— Activity —
Reproduce the entries below character for character.
Top of Data records
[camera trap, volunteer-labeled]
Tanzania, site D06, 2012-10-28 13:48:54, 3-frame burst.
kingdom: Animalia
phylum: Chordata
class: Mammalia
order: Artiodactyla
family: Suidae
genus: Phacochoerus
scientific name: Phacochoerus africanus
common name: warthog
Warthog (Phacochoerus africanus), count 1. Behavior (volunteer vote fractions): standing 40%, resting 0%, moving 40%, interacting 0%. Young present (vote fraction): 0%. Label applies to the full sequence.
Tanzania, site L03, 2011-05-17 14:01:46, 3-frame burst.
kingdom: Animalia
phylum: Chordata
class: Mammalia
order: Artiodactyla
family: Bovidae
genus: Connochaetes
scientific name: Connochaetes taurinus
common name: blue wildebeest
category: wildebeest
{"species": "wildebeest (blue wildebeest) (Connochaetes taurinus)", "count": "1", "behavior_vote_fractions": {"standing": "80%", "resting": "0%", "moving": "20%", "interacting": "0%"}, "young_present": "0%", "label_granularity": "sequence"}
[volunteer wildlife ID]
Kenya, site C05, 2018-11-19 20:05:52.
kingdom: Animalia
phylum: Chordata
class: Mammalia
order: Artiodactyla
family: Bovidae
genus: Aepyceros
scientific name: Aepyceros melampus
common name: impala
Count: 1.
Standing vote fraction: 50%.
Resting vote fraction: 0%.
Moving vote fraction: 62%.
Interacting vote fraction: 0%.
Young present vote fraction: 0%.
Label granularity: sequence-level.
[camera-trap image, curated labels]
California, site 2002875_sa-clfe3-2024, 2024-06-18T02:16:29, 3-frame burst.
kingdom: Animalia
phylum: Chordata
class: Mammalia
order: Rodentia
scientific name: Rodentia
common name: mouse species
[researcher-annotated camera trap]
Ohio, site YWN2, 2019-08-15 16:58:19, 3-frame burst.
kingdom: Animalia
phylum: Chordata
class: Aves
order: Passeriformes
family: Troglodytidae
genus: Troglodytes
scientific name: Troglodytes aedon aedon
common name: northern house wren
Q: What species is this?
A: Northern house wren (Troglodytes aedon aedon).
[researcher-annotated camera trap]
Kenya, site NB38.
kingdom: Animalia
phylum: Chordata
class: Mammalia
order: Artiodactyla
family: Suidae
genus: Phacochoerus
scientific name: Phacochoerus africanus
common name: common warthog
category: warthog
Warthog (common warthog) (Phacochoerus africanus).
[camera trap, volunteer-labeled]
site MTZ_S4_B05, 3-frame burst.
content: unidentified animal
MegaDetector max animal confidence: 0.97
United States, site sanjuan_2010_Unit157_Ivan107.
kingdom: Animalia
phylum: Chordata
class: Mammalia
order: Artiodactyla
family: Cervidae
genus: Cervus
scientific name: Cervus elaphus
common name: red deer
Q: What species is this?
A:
Bottom of Data records
— Answer to this problem —
[camera trap, volunteer-labeled]
Tanzania, site D06, 2012-10-28 13:48:54, 3-frame burst.
kingdom: Animalia
phylum: Chordata
class: Mammalia
order: Artiodactyla
family: Suidae
genus: Phacochoerus
scientific name: Phacochoerus africanus
common name: warthog
Warthog (Phacochoerus africanus), count 1. Behavior (volunteer vote fractions): standing 40%, resting 0%, moving 40%, interacting 0%. Young present (vote fraction): 0%. Label applies to the full sequence.
Tanzania, site L03, 2011-05-17 14:01:46, 3-frame burst.
kingdom: Animalia
phylum: Chordata
class: Mammalia
order: Artiodactyla
family: Bovidae
genus: Connochaetes
scientific name: Connochaetes taurinus
common name: blue wildebeest
category: wildebeest
{"species": "wildebeest (blue wildebeest) (Connochaetes taurinus)", "count": "1", "behavior_vote_fractions": {"standing": "80%", "resting": "0%", "moving": "20%", "interacting": "0%"}, "young_present": "0%", "label_granularity": "sequence"}
[volunteer wildlife ID]
Kenya, site C05, 2018-11-19 20:05:52.
kingdom: Animalia
phylum: Chordata
class: Mammalia
order: Artiodactyla
family: Bovidae
genus: Aepyceros
scientific name: Aepyceros melampus
common name: impala
Count: 1.
Standing vote fraction: 50%.
Resting vote fraction: 0%.
Moving vote fraction: 62%.
Interacting vote fraction: 0%.
Young present vote fraction: 0%.
Label granularity: sequence-level.
[camera-trap image, curated labels]
California, site 2002875_sa-clfe3-2024, 2024-06-18T02:16:29, 3-frame burst.
kingdom: Animalia
phylum: Chordata
class: Mammalia
order: Rodentia
scientific name: Rodentia
common name: mouse species
[researcher-annotated camera trap]
Ohio, site YWN2, 2019-08-15 16:58:19, 3-frame burst.
kingdom: Animalia
phylum: Chordata
class: Aves
order: Passeriformes
family: Troglodytidae
genus: Troglodytes
scientific name: Troglodytes aedon aedon
common name: northern house wren
Q: What species is this?
A: Northern house wren (Troglodytes aedon aedon).
[researcher-annotated camera trap]
Kenya, site NB38.
kingdom: Animalia
phylum: Chordata
class: Mammalia
order: Artiodactyla
family: Suidae
genus: Phacochoerus
scientific name: Phacochoerus africanus
common name: common warthog
category: warthog
Warthog (common warthog) (Phacochoerus africanus).
[camera trap, volunteer-labeled]
site MTZ_S4_B05, 3-frame burst.
content: unidentified animal
MegaDetector max animal confidence: 0.97
United States, site sanjuan_2010_Unit157_Ivan107.
kingdom: Animalia
phylum: Chordata
class: Mammalia
order: Artiodactyla
family: Cervidae
genus: Cervus
scientific name: Cervus elaphus
common name: red deer
Q: What species is this?
A:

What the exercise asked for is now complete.